Dentro dos tumultos que o futebol teve, o Alqueidão resistiu sempre. Desapareceram clubes históricos da região Centro, mas no Alqueidão, nomeadamente a equipa sénior, nunca deixou de existir. Somos um clube que tem todos os troféus que se disputam aqui no distrito. Tivemos sempre a noção de não dar um passo maior do que a perna, e isso pode orgulhar-nos. Fomos sempre um clube estável e penso que o futebol vai fazer sempre parte, temos aqui pessoas que amam o futebol, amam o clube e isso tem-se regenerado. A pandemia está-nos a tirar os domingos de ir à bola e sentimos muita falta. É um espaço onde nos encontramos, seja a jogar em casa, seja em qualquer lugar do distrito onde muitas vezes são mais os adeptos do Alqueidão do que os da equipa que joga em casa. Relativamente à religião, somos de facto uma freguesia com um pendor muito crente, o facto de estarmos junto a Fátima se calhar trouxe-nos essa característica. A nossa festa em honra de Nossa Senhora do Rosário é o ponto alto da freguesia e que junta aqueles que tiveram que sair à procura de melhores condições de trabalho, isso é importante para nós, eles virem, verem-nos, verificar que a nossa freguesia não parou no tempo, eles chegam cá e ficam surpreendidos e isso satisfaz-nos. É uma terra de fé, sem dúvida. Os quarentões reúnem-se e tentam fazer com que a festa desse ano seja o melhor possível. Em relação à pedra, o Alqueidão vai ser sempre conhecido como “a terra da calçada” e com muito orgulho. Temos ainda algumas pessoas a fazer a calçada, que vai para todo o mundo. Temos empresas que vão fazendo praças em todo o país, se formos a Lisboa há lá trabalho feito por gente do Alqueidão e continua a ser feito diariamente. É certo que é um trabalho duro e que hoje os nosso jovens não estão inclinados para isso porque é uma profissão dura. Se calhar, daqui a uns anos, a calçada portuguesa vai ser um bem quase de elite, porque vai haver menos gente a produzi-la, mas nunca vamos esquecer que o Alqueidão da Serra já foi e continua a ser um dos grandes locais onde se podem encontrar empresas ligadas a esta atividade com qualidade.
Já que fala nos jovens, se lhes pudesse dizer algo para os convencer a manterem-se na terra, o que diria?
Eu entendo alguns jovens porque é verdade que na nossa freguesia não temos indústria suficiente, não é um pólo que possa albergar as pessoas a trabalhar. Quem tira um curso superior, não tem aqui espaço para desenvolver a sua atividade. Temos poucas empresas para um engenheiro mecânico, um engenheiro eletrotécnico, por exemplo, mas estamos integrados na zona Centro do país, com ótimos acessos, muito perto do acesso à A1, Fátima, do acesso ao IC2, do acesso a outras vias que rapidamente nos transportam para qualquer ponto do país. Se não tiverem aqui trabalho poderão encontrar aqui ao lado, em Leiria, na Marinha Grande e viver no Alqueidão da Serra.
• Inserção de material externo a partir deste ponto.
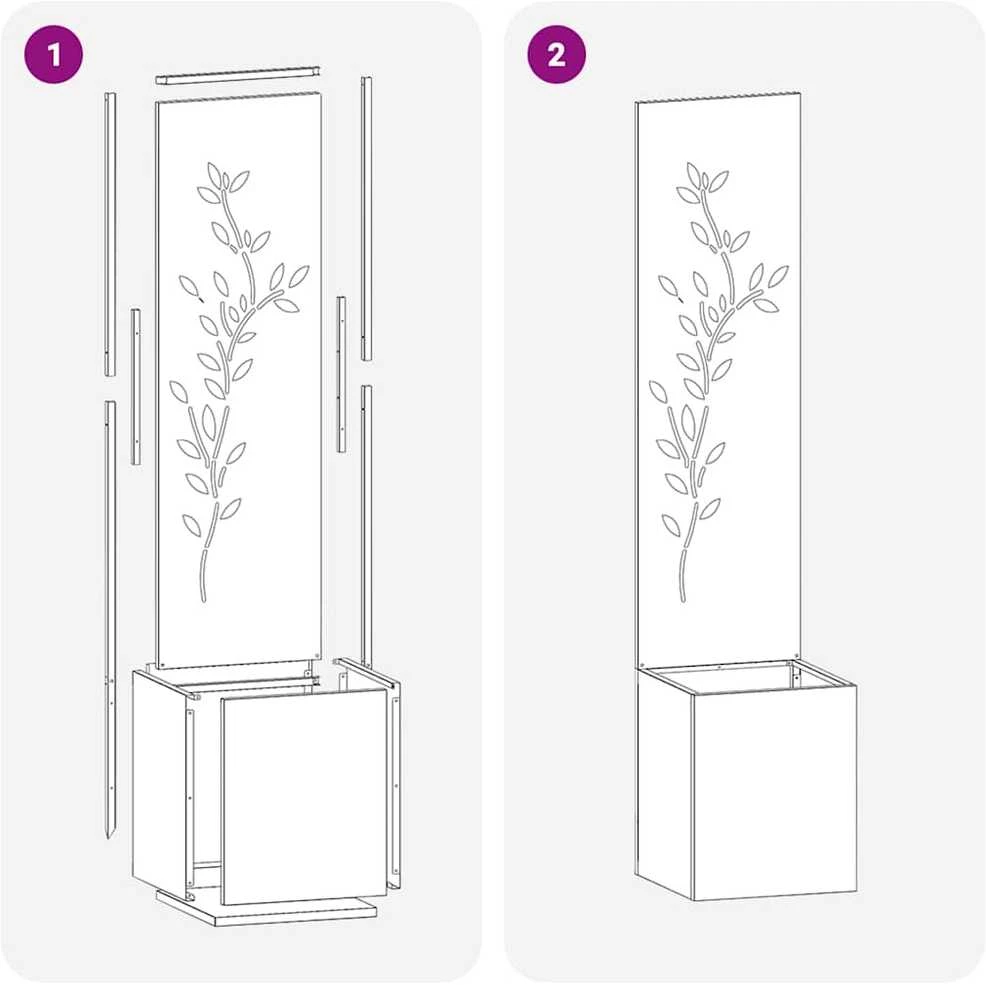 1

2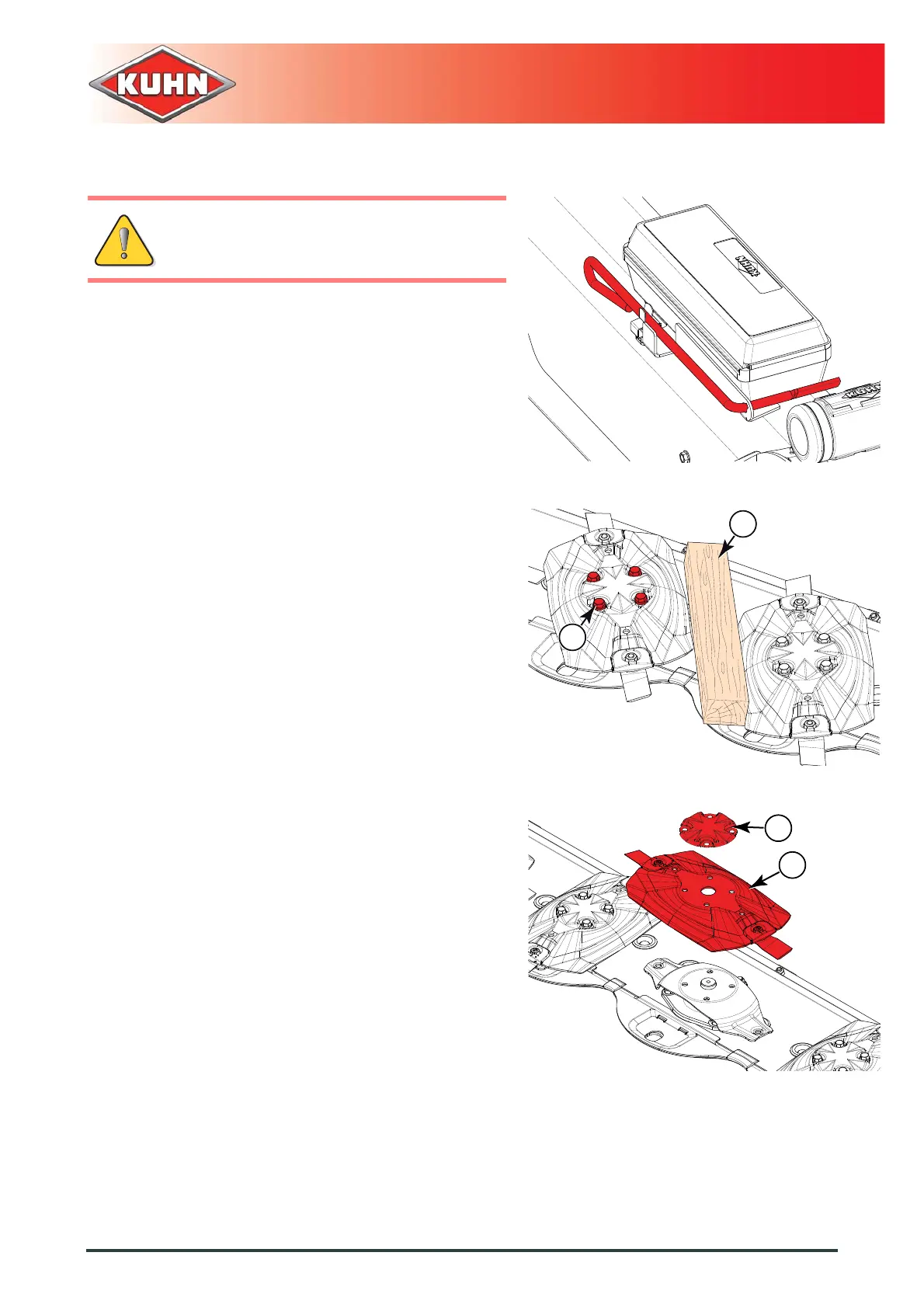 KUHN

KUHN

KUHN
Obviamente que eu gostava que ficassem aqui, para continuarmos a ser uma aldeia com um espírito jovem e desenvolver atividades que possam trazer aqui outras pessoas. É possível trabalhar fora do Alqueidão, mas ao final do dia usufruir de tudo aquilo que o Alqueidão tem, do comércio tradicional, dos pequenos cafés onde nos vemos, bebemos uma cerveja e comemos uns tremoços. Isto é impagável até para um jovem. Há jovens de comunidades vizinhas que vêm aqui partilhar esse final do dia, isso não se paga, isso vive-se.